Francia, Alemania y el Reino Unido dieron un paso sin precedentes en su postura frente a Irán al advertir este domingo que están dispuestos a tomar medidas militares para destruir la capacidad iraní de lanzar misiles y drones.
La declaración conjunta firmada por los tres países europeos, conocidos colectivamente como el E3, marca una escalada significativa en la tensión entre Europa e Irán, y supone el anuncio más contundente que estas potencias han realizado en el contexto del actual conflicto en Oriente Próximo.
En el comunicado, que publica la agencia EFE, los tres gobiernos señalaron que “tomarán medidas para defender sus intereses y los de sus aliados en la región, potencialmente permitiendo las acciones defensivas necesarias y proporcionadas para destruir la capacidad de Irán de lanzar misiles y drones en su origen”.
La inclusión del término “en su origen” es especialmente reveladora, ya que implica que Europa estaría contemplando la posibilidad de actuar directamente en territorio iraní, algo que hasta ahora habría resultado impensable en el discurso público de estos países.
El comunicado también precisó que los tres países han acordado colaborar con Estados Unidos y con los aliados regionales en esta cuestión, lo que sugiere una coordinación más estrecha con Washington en lo que respecta a la estrategia frente a Teherán.

Los líderes que respaldaron la declaración, el presidente francés Emmanuel Macron, el canciller alemán Friedrich Merz y el primer ministro británico Keir Starmer, condenaron con términos duros los ataques que Irán ha lanzado recientemente contra varios países de la región.
Los calificaron de “indiscriminados y desproporcionados” y denunciaron especialmente que Teherán hubiera dirigido sus misiles contra naciones que, según indicaron, no habían participado en las operaciones militares iniciales llevadas a cabo por Estados Unidos e Israel. Esta distinción apunta a una preocupación profunda: que Irán está ampliando deliberadamente el radio de sus represalias más allá de los actores directamente involucrados en los ataques originales.

La advertencia europea
La advertencia europea no se produce en el vacío. Los tres países tienen ya constancia directa de los efectos de la campaña iraní.
Uno de los ataques con drones lanzados por Irán impactó en un hangar naval militar francés ubicado en el puerto de Abu Dabi, en los Emiratos Árabes Unidos, causando daños materiales aunque sin víctimas. Por su parte, el Ministerio de Defensa británico confirmó que un cazabombardero Typhoon, en el marco de una misión conjunta con Qatar, neutralizó un dron iraní que tenía como objetivo ese país aliado.
Estas no son agresiones hipotéticas ni amenazas abstractas; son incidentes concretos que han involucrado directamente a fuerzas militares europeas desplegadas en la región.

La declaración también refleja la creciente inquietud de las capitales europeas por la seguridad de su personal militar y sus ciudadanos presentes en Oriente Próximo.
Las represalias iraníes han golpeado a países como Bahréin, Kuwait, Qatar y Emiratos Árabes Unidos, todos ellos socios o aliados de los europeos en la región.

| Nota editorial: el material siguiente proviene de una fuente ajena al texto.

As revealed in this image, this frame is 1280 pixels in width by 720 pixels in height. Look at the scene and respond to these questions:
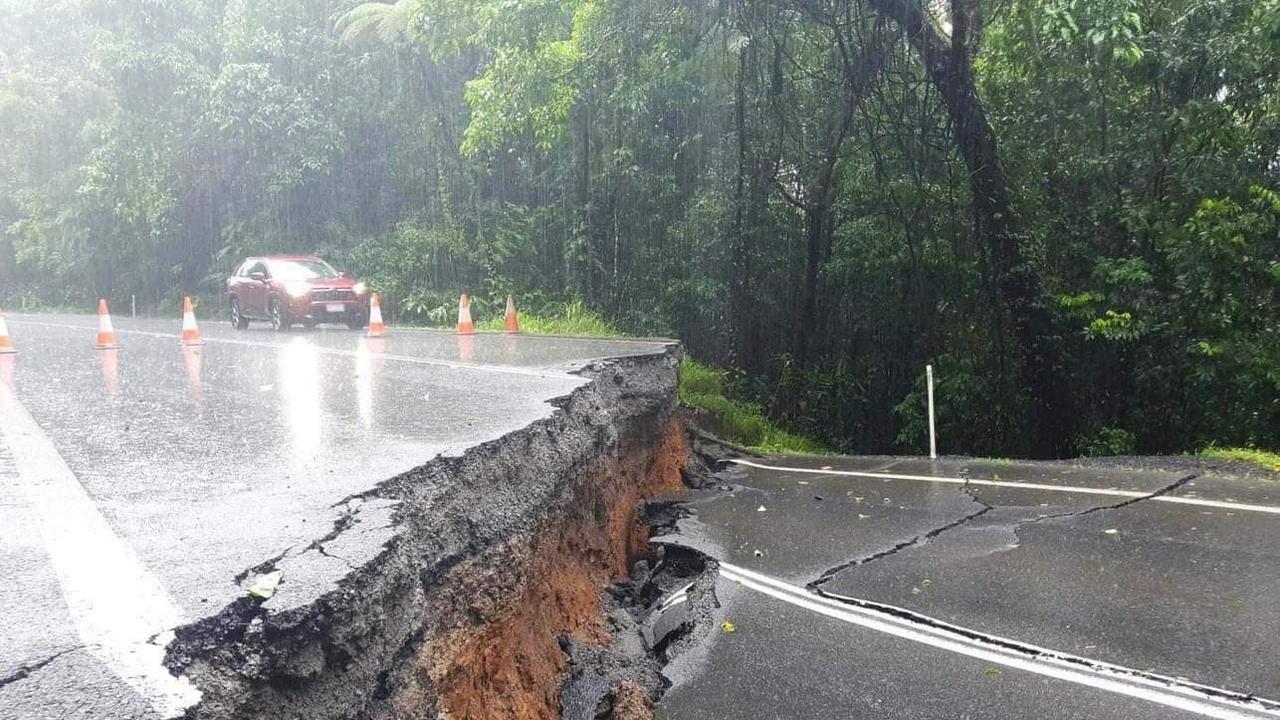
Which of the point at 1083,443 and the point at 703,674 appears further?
the point at 1083,443

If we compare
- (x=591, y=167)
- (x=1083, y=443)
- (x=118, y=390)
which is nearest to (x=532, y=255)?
(x=591, y=167)

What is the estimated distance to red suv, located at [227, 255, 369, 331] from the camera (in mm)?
19766

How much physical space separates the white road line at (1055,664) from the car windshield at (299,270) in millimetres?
16404

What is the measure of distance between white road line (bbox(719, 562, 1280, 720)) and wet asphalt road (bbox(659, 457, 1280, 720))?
2cm

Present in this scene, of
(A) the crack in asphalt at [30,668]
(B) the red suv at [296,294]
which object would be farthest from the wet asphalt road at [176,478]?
(B) the red suv at [296,294]

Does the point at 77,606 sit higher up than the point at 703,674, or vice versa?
the point at 77,606

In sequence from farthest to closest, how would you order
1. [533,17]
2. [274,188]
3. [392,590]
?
[274,188] → [533,17] → [392,590]

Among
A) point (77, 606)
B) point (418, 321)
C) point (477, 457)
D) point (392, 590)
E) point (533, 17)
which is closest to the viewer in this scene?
point (77, 606)

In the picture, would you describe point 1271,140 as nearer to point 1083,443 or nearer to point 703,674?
point 1083,443

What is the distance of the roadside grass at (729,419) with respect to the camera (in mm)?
13719

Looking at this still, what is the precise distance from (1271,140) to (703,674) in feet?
38.7

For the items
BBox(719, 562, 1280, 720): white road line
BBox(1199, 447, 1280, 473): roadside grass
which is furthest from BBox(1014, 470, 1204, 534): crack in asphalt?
BBox(719, 562, 1280, 720): white road line

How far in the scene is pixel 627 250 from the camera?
21688 millimetres

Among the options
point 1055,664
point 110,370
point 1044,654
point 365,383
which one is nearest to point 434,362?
point 365,383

Israel, que junto a Estados Unidos emprendió los ataques originales contra territorio iraní, también ha estado en el punto de mira de Teherán.
El llamamiento final del comunicado exige a Irán que ponga fin “de inmediato” a estos ataques. Sin embargo, el tono del mensaje va mucho más allá de una simple petición diplomática. Al vincular esa demanda a una amenaza explícita de intervención militar, el E3 está transmitiendo a Teherán que la paciencia europea tiene un límite claro.
Lo que resta por ver es si esta advertencia logrará disuadir a Irán o si, por el contrario, el conflicto continuará escalando hacia un enfrentamiento más amplio en el que Europa podría verse arrastrada de forma directa.